Portions of MSCI's revenues are also linked to assets under management, and rising world indices on hopes for a U.S.-China trade deal added fuel to the fire. Finally, MSCI opened up its new ESG (environmental, social, and governance) analytics platform to the public late in the month, as it aims to ride the new trend in ESG-linked asset allocation.
In the third quarter, MSCI grew revenue 10.1%, and adjusted (non-GAAP) earnings per share grew an even better 24.4%, with both figures exceeding analyst expectations. Importantly, MSCI renewed its 10-year contract with Blackrock (BLK 2.89%), in which Blackrock will pay a license fee to MSCI for all MSCI-linked index funds and ETFs. Rising worldwide markets also helped in November, as a portion of MSCI's revenue is tied to asset levels.

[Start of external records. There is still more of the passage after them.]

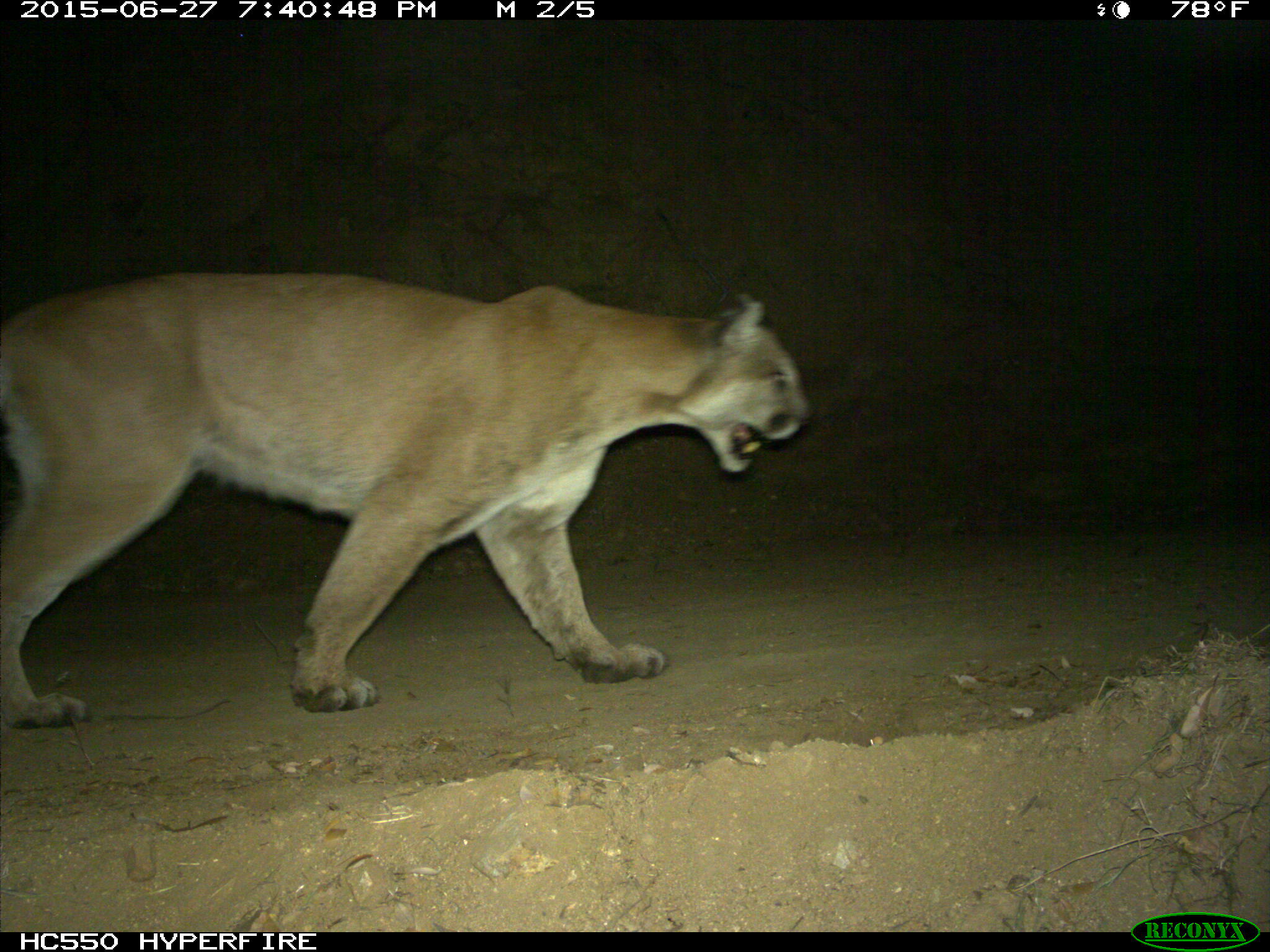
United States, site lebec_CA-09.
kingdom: Animalia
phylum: Chordata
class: Mammalia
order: Carnivora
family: Felidae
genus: Puma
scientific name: Puma concolor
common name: mountain lion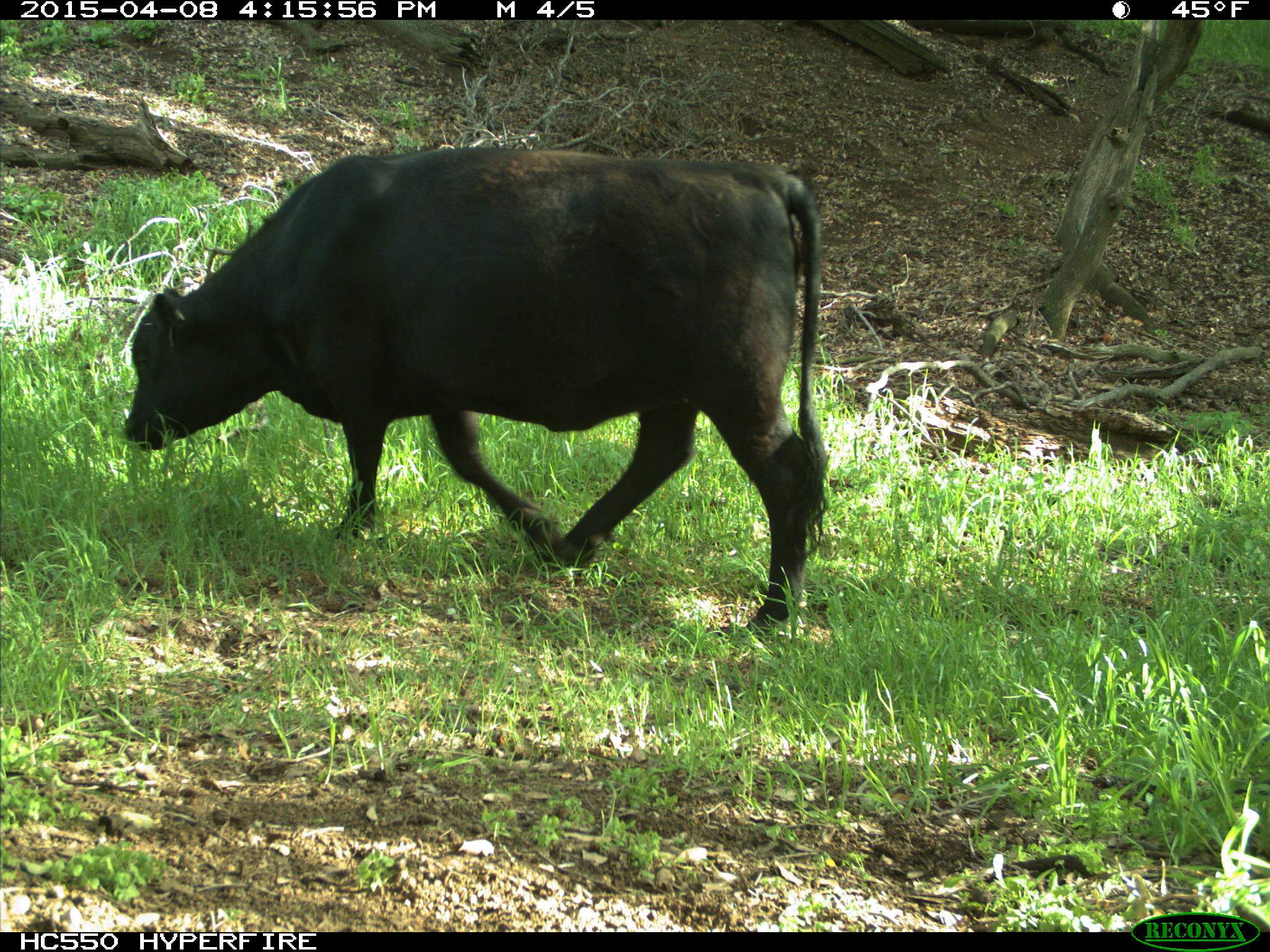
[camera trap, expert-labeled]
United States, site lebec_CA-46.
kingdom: Animalia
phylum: Chordata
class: Mammalia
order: Artiodactyla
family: Bovidae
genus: Bos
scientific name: Bos taurus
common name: domestic cow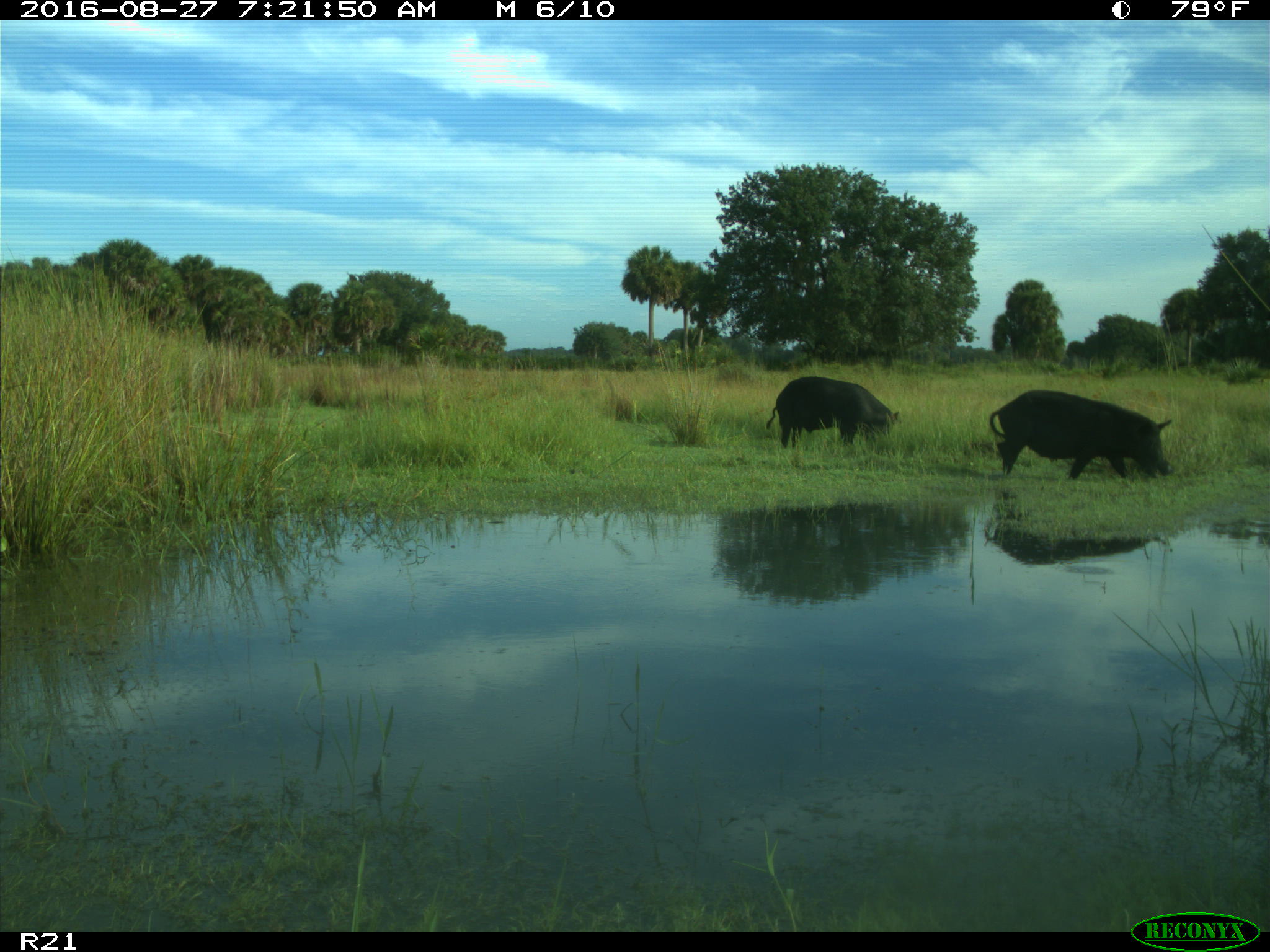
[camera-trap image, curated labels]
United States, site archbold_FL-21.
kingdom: Animalia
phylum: Chordata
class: Mammalia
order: Artiodactyla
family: Suidae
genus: Sus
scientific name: Sus scrofa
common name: wild boar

Yet even without rising markets, strong capital inflows to ETFs and other passive strategies is giving MSCI a big tailwind. The company is not only a leader in global and emerging market indexing IP but has also recently unveiled new ETFs based on on-trend factors. These include new ETFs for smart cities, the digital economy, "millennial"-themed ETFs, and other disruptive technologies.
These strong results were enough for investors to bid up shares of MSCI in November, even though the company now trades at a fairly high 38 P/E ratio.
Investors love companies like MSCI for its scale, largely recurring-revenue subscription model, secular growth trends, and high margin -- for instance, MSCI's adjusted operating margins were a whopping 51% last quarter. The move toward passive strategies, analytics, and the rise of emerging markets should continue to fuel MSCI's high-quality growth. Therefore, look for the stock to continue to perform well going forward, despite its pricey valuation.